Scotland on brink of World Cup exit after Brazil defeat
Vinícius Júnior’s double in Miami pushed Scotland toward World Cup elimination, and Steve Clarke admitted the campaign may have run out of road.

Vinícius Júnior scored twice and Matheus Cunha added a third as Scotland fell 3-0 to Brazil in Miami, a defeat that left Steve Clarke saying his side were probably heading home from the World Cup. Scotland still had three points from their opening win over Haiti, but the loss to Brazil left them sixth in the table for the best third-placed teams, with only a slim mathematical route into the last 32.

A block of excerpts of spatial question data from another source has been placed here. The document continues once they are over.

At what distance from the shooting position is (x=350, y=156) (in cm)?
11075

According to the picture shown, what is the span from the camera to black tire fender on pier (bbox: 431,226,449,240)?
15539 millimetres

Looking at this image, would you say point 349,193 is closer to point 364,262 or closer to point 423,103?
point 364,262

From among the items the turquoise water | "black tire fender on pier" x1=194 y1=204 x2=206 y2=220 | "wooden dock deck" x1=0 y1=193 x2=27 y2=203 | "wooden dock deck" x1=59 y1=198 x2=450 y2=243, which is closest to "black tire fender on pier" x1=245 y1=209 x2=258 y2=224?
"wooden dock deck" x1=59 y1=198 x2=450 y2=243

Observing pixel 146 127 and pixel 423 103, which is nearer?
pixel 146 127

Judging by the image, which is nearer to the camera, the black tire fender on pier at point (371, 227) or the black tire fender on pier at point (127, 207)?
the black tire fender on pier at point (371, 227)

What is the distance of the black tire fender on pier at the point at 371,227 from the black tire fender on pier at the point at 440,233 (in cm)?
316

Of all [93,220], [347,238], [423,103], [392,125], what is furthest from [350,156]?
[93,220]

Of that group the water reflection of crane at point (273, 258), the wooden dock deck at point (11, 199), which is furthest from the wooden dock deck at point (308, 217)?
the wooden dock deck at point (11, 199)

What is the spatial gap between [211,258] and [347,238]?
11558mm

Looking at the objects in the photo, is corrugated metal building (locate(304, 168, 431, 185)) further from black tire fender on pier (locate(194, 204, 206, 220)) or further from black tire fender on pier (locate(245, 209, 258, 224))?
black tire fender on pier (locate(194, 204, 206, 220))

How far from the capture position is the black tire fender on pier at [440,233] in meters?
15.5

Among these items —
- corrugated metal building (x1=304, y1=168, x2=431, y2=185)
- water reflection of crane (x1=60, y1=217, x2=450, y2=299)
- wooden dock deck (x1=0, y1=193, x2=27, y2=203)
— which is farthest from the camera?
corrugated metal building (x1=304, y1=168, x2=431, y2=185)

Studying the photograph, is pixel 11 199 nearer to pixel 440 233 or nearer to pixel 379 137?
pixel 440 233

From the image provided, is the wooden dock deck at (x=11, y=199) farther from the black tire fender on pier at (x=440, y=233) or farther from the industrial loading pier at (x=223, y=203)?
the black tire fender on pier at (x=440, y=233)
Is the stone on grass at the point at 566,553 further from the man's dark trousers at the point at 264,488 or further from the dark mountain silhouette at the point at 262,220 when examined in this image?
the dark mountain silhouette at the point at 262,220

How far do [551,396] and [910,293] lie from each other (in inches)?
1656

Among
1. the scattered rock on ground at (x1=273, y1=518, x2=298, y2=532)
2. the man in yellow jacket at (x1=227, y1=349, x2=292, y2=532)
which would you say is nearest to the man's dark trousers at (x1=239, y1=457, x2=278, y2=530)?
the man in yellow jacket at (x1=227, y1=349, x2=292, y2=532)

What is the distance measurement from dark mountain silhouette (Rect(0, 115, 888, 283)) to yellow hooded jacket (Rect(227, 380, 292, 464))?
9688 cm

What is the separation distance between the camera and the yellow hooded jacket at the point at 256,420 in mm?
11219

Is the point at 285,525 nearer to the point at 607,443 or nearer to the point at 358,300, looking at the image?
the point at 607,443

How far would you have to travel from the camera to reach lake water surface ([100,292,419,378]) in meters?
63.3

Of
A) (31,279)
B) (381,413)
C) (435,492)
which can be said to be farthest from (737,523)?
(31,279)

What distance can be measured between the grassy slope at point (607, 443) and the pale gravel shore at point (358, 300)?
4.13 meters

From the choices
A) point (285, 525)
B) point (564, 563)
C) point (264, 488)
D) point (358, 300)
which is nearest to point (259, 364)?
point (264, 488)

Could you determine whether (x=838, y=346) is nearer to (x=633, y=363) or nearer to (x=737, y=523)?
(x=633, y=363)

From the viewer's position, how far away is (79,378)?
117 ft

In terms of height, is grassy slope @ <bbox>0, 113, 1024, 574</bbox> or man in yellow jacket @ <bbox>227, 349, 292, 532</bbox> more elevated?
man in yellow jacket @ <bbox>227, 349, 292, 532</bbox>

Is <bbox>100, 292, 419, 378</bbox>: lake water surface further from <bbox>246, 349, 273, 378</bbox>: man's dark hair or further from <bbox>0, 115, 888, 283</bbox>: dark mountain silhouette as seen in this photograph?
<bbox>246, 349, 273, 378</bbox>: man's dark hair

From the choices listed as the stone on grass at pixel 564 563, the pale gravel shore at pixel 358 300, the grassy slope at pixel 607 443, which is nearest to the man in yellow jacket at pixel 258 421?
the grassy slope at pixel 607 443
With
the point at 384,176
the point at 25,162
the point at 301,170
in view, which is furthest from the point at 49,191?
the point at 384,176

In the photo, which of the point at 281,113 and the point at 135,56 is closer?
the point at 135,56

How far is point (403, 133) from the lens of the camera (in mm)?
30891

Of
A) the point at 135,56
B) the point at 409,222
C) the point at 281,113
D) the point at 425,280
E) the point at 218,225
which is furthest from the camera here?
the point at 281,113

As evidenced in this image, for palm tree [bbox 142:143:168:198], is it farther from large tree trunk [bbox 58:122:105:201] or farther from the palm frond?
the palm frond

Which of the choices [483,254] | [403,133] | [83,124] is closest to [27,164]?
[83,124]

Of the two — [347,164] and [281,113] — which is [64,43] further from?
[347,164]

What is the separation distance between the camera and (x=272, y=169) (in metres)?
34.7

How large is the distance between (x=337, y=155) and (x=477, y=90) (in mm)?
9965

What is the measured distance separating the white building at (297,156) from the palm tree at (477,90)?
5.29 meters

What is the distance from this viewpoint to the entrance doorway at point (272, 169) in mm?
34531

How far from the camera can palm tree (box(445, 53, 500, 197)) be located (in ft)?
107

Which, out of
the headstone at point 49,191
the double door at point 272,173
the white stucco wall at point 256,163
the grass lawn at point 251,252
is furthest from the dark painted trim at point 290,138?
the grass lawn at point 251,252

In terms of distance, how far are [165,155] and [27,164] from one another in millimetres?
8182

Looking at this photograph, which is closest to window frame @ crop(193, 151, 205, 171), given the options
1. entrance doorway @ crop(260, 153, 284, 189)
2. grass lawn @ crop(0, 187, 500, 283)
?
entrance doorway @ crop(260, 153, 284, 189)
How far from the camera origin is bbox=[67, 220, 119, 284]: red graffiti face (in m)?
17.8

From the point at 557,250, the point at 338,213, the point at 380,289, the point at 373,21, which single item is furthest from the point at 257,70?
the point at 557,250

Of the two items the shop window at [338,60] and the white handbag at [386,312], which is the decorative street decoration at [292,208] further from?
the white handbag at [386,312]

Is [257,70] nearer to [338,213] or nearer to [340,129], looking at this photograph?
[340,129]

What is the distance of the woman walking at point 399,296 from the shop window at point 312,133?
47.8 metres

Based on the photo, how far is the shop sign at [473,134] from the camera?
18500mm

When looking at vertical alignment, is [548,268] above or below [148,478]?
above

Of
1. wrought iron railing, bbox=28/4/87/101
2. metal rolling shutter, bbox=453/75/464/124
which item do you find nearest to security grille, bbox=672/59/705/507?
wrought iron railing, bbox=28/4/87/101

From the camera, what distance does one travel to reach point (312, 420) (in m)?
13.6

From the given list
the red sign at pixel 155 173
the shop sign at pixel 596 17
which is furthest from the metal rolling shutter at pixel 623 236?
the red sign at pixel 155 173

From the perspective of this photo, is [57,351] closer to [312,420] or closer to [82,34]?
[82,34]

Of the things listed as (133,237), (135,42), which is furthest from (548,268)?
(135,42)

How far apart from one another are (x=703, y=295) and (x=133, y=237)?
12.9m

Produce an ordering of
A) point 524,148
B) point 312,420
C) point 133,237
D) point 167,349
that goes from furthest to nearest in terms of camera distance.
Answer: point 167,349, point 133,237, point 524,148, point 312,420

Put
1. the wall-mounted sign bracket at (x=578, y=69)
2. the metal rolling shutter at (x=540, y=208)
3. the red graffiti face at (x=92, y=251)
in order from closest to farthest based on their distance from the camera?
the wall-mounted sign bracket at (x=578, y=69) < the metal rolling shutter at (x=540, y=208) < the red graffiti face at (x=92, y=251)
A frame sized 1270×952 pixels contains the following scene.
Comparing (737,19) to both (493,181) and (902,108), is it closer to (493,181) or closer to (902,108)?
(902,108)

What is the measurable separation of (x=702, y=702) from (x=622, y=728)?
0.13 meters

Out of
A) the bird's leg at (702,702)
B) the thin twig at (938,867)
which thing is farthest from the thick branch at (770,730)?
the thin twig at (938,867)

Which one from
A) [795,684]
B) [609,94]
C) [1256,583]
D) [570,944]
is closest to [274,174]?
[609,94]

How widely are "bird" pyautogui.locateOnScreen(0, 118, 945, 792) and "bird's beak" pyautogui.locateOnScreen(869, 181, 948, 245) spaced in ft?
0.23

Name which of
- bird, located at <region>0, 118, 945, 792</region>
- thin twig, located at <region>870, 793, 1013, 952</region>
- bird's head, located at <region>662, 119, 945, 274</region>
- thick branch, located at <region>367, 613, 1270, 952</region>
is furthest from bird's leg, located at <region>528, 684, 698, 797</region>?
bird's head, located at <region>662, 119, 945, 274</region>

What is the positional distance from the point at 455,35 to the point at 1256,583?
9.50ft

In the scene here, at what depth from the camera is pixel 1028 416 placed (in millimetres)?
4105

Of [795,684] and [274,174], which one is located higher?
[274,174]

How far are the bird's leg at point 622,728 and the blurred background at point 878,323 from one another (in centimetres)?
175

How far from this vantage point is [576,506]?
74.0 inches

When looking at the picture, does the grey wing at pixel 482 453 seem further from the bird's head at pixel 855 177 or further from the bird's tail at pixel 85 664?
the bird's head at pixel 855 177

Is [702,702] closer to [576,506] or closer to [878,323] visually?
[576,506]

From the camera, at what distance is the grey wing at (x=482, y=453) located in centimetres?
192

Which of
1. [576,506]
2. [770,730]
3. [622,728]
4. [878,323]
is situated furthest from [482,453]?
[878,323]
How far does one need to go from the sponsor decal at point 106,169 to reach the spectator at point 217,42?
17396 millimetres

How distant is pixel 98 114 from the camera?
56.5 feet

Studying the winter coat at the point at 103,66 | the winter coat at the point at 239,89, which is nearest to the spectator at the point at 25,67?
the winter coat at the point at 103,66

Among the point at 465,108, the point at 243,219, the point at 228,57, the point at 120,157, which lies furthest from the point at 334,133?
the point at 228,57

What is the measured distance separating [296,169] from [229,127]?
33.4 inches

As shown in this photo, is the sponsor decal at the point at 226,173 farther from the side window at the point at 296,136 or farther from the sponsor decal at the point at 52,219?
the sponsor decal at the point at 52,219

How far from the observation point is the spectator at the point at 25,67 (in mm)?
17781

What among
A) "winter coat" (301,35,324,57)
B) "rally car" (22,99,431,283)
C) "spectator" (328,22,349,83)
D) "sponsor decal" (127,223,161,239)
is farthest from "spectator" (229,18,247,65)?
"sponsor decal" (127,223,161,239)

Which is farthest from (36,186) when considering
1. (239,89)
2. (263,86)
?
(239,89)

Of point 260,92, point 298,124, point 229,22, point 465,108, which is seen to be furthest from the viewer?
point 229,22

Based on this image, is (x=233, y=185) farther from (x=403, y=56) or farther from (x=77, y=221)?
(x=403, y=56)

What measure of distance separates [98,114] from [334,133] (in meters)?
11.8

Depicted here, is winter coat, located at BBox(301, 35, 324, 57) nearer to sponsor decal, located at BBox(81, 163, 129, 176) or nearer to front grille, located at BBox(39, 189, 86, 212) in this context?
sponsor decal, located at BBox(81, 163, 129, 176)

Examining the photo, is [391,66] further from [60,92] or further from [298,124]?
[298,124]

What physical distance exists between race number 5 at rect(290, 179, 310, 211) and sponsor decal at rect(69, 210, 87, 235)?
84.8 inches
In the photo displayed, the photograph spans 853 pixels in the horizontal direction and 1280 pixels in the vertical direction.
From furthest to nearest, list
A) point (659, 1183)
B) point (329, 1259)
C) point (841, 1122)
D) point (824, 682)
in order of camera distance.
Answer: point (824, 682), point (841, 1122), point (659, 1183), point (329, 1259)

Clarke’s team had kept themselves alive with a 1-0 victory over Haiti in Boston on 14 June, but the narrow 1-0 defeat to Morocco in the same city on 19 June turned the Brazil match into a near must-not-lose game. The Scottish Football Association had framed the contest as one where a point would likely have sealed qualification, and Scotland instead came away empty after conceding three times to a Brazil side FIFA described as five-time World Cup winners.

The scale of the task was clear from the draw itself. Scotland were grouped with Haiti, Morocco and Brazil, with FIFA noting that Morocco had reached the 2022 semi-finals and Haiti were back at the finals for the first time since 1974. Scotland’s return to the men’s World Cup ended a 28-year absence, and Clarke’s new contract, signed on 28 May 2026, tied him to the national side through the 2030 World Cup before the tournament had even started.
That long runway has sharpened the question around Clarke’s ceiling. Since taking charge in May 2019, he has delivered consecutive major-tournament qualifications, guiding Scotland to Euro 2020 and Euro 2024 as well as this World Cup, but both European Championships ended in the group stage. The World Cup was supposed to show whether he could turn qualification into knockout football, yet the campaign again hinged on fine margins and one goal here, one error there.
After the Brazil defeat, Clarke said he thought Scotland were likely heading home and described the loss as largely self-inflicted. ESPN reported his frustration at the mistakes that led to Brazil’s goals, with Vinícius Júnior punishing Scotland twice and Cunha finishing the job. For a squad that had not reached the men’s finals for nearly three decades, the return itself was historic. For Clarke, now contracted through 2030, the deeper verdict is harsher: he has restored Scotland to the biggest stage, but the evidence from Boston and Miami suggests the step from competitive to dangerous remains unfinished.